Sur le devant de la scène après avoir arraché en avril la démission du président Abdelaziz Bouteflika, le général Ahmed Gaïd Salah était le visage du haut commandement militaire.

Le général Ahmed Gaïd Salah à Alger (Algérie), le 19 décembre 2019.
Le général Ahmed Gaïd Salah à Alger (Algérie), le 19 décembre 2019. (RYAD KRAMDI / AFP)

Le général Ahmed Gaïd Salah, puissant chef d'état-major de l'armée en Algérie, est mort, lundi 23 décembre, selon l'agence Algérie Presse Service, qui cite un communiqué de la présidence de la République.

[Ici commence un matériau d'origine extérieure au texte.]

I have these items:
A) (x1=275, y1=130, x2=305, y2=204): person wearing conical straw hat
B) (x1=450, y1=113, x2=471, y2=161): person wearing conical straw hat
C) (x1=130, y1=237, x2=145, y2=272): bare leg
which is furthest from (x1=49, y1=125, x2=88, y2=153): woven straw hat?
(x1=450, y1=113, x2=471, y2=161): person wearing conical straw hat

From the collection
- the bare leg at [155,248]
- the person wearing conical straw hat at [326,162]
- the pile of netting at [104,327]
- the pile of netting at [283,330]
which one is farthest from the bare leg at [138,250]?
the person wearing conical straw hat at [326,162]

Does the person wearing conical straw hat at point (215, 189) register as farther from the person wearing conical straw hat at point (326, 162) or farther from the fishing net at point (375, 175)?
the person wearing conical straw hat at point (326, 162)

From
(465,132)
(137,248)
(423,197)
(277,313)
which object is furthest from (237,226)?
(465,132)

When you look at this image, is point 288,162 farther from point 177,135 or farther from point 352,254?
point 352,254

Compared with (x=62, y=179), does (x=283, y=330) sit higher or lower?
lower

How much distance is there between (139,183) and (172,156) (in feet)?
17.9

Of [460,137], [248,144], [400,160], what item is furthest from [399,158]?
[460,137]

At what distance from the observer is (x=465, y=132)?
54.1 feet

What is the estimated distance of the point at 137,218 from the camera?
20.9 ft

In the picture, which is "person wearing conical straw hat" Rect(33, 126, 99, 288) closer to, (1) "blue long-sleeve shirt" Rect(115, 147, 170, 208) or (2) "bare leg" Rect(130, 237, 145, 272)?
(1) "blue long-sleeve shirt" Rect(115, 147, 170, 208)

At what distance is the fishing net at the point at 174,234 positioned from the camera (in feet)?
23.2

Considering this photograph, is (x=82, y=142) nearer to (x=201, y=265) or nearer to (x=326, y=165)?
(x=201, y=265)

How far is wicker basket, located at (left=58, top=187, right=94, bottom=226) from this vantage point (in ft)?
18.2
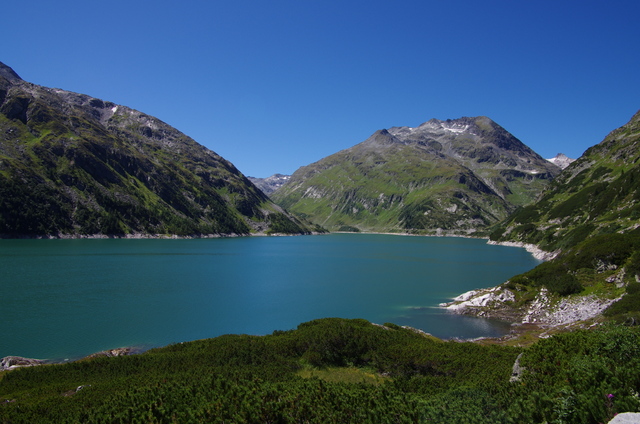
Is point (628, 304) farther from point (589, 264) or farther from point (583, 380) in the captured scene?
point (583, 380)

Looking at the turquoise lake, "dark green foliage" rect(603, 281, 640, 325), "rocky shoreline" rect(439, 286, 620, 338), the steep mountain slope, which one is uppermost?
the steep mountain slope

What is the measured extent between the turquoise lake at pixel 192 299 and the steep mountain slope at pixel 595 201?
2753 centimetres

Vice-ministre de la Défense nationale, il a succombé "à une crise cardiaque à l'âge de 79 ans", précise Algérie Presse Service. La télévision publique a également annoncé la mort de cet homme, pilier du régime depuis 1962, mais sans en donner les causes dans l'immédiat.

Le général a assumé ouvertement la réalité du pouvoir, jusqu'à l'élection le 12 décembre d'Abdelmadjid Tebboune comme nouveau chef de l'Etat. Visage fermé sous son képi, Ahmed Gaïd Salah est l'un des hommes les plus puissants d’Algérie, l'une des boussoles les plus scrutées depuis le début de la contestation. Il doit toute son ascension à Abdelaziz Bouteflika qui l'a nommé à ce poste et a fait de lui son "grognard", son rempart au sein d'une armée dont l'ancien président a cherché, tout au long de ses mandats, à contenir le pouvoir.

Au printemps, devant les caméras de la télévision nationale, Ahmed Gaïd Salah avait déclaré qu’il devenait "nécessaire, voire impératif, d'adopter une solution pour sortir de la crise". Il avait ainsi précipité les événements en enjoignant au conseil constitutionnel d'enclencher la procédure prévue par l'article 102 de la Constitution.